= Dirty Linen and New-Found-Land =

Pair of two Tom Stoppard plays always performed together

1976 playbill cover

Dirty Linen and New-Found-Land is a pair of two 1976 Tom Stoppard plays that are always performed together. New-Found-Land interrupts the two parts of Dirty Linen. It was first performed as an Ambiance Lunch-Hour Theatre Club presentation at Interaction's Almost Free Theatre on April 6, 1976. Then, opening in June 1976, it played four years at the Arts.

==Plot==
A Select Committee of the House of Commons of the United Kingdom meets to discuss a ridiculous scandal on which the tabloid press has begun focusing. The papers allege that some mystery woman has accused 128 members of the House of sexual promiscuity. The six members of the Committee look into it so as to maintain the House's good name. Ironically, each member of the committee reminds the secretary, Miss. Madeleine Gotobed, not to bring up their most recent rendezvous. They do not want the press to get the wrong idea. It turns out that the secretary, who is not very adept at dictation, is the woman who has been spotted with all of these men.
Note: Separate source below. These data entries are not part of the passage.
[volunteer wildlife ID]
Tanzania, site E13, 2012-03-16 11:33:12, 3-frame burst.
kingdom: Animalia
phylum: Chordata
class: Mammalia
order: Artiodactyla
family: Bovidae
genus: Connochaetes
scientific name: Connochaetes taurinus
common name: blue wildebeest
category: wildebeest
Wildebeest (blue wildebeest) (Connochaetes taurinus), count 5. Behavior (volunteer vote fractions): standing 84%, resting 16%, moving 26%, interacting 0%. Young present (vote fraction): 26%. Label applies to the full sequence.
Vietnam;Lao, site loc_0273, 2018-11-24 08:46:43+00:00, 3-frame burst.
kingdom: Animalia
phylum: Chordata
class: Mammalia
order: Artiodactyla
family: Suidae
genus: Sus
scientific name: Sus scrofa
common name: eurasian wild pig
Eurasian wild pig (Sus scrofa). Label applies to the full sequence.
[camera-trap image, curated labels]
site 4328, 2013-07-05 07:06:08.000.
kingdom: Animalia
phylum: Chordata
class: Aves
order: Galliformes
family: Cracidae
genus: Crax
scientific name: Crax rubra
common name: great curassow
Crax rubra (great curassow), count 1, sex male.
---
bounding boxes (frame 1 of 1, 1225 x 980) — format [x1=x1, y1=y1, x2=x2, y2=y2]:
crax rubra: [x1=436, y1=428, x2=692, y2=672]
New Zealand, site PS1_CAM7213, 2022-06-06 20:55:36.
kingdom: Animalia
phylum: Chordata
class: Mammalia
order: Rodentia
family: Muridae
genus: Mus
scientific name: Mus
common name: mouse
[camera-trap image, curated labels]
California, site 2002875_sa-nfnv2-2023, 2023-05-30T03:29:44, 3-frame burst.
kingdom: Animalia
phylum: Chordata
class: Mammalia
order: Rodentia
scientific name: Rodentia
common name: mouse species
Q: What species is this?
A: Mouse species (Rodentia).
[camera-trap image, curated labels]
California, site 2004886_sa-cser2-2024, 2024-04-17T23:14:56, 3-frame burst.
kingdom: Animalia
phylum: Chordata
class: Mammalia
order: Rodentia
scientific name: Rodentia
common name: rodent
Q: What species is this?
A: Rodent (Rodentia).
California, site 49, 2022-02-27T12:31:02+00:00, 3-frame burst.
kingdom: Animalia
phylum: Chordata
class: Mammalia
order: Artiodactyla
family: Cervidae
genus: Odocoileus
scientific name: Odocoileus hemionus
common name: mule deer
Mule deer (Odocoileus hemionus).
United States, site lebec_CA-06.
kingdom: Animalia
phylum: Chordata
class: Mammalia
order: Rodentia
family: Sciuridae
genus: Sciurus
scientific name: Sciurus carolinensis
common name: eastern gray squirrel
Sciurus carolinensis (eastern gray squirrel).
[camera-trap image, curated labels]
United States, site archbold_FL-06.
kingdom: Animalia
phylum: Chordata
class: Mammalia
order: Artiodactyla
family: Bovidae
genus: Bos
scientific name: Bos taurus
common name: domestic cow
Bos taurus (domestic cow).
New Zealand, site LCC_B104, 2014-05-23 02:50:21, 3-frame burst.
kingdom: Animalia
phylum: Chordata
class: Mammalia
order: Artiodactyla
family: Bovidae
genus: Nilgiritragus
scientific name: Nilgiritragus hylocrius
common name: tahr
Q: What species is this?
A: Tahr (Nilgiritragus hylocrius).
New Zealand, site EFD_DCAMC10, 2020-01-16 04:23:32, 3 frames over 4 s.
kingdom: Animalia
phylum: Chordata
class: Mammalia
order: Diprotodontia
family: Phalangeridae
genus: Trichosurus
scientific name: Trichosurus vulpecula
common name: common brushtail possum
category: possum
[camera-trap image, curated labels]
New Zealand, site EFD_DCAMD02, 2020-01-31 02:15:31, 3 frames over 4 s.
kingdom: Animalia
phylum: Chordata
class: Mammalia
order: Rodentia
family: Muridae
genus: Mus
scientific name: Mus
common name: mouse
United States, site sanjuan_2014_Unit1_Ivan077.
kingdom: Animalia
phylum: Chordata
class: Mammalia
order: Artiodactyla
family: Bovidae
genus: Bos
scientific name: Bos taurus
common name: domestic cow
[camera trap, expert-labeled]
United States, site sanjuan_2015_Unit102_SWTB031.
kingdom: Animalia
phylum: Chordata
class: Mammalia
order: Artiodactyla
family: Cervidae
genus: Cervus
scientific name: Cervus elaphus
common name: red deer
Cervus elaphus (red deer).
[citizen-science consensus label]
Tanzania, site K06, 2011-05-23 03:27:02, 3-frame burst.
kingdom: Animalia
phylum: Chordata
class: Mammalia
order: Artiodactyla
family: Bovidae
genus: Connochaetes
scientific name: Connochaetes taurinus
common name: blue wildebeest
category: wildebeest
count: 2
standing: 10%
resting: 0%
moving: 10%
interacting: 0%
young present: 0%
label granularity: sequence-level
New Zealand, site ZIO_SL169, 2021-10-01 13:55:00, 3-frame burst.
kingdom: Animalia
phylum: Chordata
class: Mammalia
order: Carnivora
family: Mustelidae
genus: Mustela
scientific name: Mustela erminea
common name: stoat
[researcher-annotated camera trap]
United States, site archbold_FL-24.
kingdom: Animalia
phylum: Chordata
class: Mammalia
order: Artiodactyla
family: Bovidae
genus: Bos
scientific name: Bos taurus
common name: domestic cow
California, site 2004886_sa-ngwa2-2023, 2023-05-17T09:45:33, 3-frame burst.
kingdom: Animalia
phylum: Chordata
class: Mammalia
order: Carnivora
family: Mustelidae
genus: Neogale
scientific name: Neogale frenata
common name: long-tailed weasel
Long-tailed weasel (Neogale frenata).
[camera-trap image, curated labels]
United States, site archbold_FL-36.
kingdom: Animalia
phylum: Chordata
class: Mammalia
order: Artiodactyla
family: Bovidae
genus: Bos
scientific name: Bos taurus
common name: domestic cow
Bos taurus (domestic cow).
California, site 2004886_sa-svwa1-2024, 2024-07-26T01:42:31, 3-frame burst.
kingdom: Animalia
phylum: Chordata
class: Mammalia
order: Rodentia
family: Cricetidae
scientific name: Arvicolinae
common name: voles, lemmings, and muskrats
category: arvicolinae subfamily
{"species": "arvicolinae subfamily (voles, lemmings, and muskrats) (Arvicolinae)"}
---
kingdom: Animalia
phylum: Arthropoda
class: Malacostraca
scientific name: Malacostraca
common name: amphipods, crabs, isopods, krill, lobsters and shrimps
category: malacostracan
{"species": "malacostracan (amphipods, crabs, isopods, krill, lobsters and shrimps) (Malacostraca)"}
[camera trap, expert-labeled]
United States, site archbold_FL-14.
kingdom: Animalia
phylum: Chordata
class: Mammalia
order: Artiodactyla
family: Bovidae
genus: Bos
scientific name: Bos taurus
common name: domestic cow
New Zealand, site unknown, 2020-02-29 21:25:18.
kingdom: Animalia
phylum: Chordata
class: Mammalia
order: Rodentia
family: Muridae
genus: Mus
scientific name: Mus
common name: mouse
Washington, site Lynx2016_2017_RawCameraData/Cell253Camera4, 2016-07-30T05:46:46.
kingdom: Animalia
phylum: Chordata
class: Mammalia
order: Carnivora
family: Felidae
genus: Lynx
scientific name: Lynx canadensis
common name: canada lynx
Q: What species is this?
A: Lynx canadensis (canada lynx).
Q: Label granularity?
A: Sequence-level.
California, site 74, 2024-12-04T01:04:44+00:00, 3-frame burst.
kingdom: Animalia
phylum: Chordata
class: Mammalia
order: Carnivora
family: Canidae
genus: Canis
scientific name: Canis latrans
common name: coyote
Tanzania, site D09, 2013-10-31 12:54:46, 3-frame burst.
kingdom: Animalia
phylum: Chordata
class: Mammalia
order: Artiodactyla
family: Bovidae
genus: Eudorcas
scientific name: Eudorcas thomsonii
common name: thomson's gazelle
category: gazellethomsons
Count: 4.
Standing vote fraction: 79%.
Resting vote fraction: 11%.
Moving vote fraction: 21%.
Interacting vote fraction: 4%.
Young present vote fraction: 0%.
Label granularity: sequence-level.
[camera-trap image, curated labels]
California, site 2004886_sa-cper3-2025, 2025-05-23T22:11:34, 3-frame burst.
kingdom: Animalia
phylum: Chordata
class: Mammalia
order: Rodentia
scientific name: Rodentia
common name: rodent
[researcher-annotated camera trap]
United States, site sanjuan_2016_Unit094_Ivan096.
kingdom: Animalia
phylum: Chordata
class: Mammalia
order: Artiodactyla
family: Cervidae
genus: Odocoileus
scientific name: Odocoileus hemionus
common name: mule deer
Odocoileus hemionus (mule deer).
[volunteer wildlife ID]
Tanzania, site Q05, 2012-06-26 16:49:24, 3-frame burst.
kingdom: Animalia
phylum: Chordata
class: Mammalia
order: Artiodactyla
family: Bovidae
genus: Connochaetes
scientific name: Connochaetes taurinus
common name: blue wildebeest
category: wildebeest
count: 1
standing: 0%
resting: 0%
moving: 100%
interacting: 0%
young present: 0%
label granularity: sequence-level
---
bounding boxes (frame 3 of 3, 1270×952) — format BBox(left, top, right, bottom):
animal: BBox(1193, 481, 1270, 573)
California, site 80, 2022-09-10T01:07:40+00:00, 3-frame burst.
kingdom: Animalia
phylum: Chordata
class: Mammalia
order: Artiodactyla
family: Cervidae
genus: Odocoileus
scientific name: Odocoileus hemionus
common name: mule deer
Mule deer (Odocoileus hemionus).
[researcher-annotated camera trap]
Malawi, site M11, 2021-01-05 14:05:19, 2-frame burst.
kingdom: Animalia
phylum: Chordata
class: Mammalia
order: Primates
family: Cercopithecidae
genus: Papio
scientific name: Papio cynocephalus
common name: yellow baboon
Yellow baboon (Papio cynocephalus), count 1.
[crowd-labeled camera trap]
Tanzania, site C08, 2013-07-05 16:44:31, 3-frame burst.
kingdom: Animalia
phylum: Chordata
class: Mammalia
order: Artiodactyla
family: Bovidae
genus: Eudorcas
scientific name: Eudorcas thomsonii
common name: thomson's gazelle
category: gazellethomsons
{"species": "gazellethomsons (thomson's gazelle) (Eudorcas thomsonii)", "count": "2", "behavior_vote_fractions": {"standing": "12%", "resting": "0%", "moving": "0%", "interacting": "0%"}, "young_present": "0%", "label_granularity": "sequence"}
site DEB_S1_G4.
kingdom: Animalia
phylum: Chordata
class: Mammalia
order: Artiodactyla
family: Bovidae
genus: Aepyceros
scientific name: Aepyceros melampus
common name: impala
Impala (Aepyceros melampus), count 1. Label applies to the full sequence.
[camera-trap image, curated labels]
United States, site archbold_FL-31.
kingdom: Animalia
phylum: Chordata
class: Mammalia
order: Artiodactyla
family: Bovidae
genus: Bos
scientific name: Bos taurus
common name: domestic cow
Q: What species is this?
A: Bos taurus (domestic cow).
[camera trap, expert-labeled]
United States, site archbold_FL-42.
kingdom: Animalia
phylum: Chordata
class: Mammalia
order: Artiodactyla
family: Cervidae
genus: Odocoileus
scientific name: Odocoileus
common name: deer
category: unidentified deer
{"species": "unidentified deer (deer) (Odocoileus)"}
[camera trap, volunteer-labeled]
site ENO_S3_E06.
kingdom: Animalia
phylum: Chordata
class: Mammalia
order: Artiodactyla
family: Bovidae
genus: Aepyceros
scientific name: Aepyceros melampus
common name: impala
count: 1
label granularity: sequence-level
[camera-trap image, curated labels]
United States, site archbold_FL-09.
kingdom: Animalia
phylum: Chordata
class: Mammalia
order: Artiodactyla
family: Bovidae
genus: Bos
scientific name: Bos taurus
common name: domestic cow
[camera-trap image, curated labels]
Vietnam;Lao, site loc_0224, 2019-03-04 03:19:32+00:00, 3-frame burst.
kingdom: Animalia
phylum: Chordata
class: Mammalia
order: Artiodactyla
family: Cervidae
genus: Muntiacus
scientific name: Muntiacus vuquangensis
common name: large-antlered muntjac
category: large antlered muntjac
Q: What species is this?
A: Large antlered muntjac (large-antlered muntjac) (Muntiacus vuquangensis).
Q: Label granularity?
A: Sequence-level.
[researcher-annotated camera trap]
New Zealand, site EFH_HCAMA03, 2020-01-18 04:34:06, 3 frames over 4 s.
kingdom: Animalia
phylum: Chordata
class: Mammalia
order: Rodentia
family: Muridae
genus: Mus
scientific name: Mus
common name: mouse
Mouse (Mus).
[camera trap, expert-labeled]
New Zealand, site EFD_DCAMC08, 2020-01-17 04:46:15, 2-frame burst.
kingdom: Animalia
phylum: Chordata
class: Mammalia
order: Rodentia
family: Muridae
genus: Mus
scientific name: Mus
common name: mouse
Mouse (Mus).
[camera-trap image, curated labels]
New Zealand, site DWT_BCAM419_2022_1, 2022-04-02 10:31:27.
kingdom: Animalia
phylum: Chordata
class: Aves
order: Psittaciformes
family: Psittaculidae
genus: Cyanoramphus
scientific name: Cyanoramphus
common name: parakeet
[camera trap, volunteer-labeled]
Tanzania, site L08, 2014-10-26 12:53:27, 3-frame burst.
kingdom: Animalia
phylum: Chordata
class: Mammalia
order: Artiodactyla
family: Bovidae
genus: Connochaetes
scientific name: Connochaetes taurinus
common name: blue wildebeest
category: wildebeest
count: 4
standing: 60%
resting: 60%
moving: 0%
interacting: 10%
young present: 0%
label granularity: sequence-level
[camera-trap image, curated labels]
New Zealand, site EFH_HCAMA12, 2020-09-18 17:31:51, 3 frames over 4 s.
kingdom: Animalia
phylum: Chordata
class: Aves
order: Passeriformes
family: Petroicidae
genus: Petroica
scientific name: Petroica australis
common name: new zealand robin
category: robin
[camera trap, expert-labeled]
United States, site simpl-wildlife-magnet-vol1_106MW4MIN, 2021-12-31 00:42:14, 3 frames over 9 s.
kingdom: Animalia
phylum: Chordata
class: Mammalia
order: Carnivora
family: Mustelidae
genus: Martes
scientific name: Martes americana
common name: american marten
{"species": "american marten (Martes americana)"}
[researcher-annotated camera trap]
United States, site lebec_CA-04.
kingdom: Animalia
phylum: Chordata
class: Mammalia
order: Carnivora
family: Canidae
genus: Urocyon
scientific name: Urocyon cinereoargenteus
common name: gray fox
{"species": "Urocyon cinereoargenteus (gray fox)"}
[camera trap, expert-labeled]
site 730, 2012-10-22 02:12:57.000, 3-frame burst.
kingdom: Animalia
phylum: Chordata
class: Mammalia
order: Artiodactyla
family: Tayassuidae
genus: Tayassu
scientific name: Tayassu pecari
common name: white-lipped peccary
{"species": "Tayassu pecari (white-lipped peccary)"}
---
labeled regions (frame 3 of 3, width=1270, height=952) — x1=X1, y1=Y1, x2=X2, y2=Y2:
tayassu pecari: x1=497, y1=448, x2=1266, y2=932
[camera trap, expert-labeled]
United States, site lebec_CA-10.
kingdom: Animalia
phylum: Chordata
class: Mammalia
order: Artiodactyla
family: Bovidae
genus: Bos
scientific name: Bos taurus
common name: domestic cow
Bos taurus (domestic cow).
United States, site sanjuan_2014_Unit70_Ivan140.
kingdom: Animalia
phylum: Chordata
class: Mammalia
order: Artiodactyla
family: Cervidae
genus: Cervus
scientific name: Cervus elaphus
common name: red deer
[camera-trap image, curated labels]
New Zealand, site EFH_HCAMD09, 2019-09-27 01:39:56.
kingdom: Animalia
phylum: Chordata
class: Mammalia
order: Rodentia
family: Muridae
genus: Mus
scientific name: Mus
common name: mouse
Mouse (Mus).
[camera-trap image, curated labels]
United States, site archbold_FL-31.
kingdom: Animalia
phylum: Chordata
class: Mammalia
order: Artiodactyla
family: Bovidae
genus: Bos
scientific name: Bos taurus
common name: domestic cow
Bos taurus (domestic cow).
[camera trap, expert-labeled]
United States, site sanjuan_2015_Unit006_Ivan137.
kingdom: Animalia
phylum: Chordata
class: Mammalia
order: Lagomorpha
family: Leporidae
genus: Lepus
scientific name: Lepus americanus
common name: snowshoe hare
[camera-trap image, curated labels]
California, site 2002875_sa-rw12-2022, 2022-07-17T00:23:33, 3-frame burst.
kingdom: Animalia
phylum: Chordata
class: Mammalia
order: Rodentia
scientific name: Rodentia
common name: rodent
The curtain falls and then rises again for New-Found-Land in which an older and a younger man, two Home Office officials, briefly discuss the naturalization of an American into British citizenship (based on the real-life naturalization of the play's director, ED Berman MBE). They laud the American nation as a whole, including every American patriotic cliché they can remember. Eventually, the Select Committee returns and tries to reclaim its room. The play ends with Maddie and M.P. French passing a new report that clears all men of having done wrong.

==Reception==
Christopher Hahn unfavorably compared Dirty Linen with Stoppard's earlier short plays The Real Inspector Hound and After Magritte, writing that it "establishes no special relationship with the audience, nor does it make use of particular theatrical conventions, or even parody to any great extent the genre of the sex farce, surely fruitful ground for Stoppard's ironic talent. Instead, the play is a fairly straightforward duplication of a recognisable type, with the slight difference that assumptions about the dumb blonde usually prominent in this kind of play are overturned". However, Hahn praised New-Found-Land for its "clever manipulation of props" and its "conciseness and economy".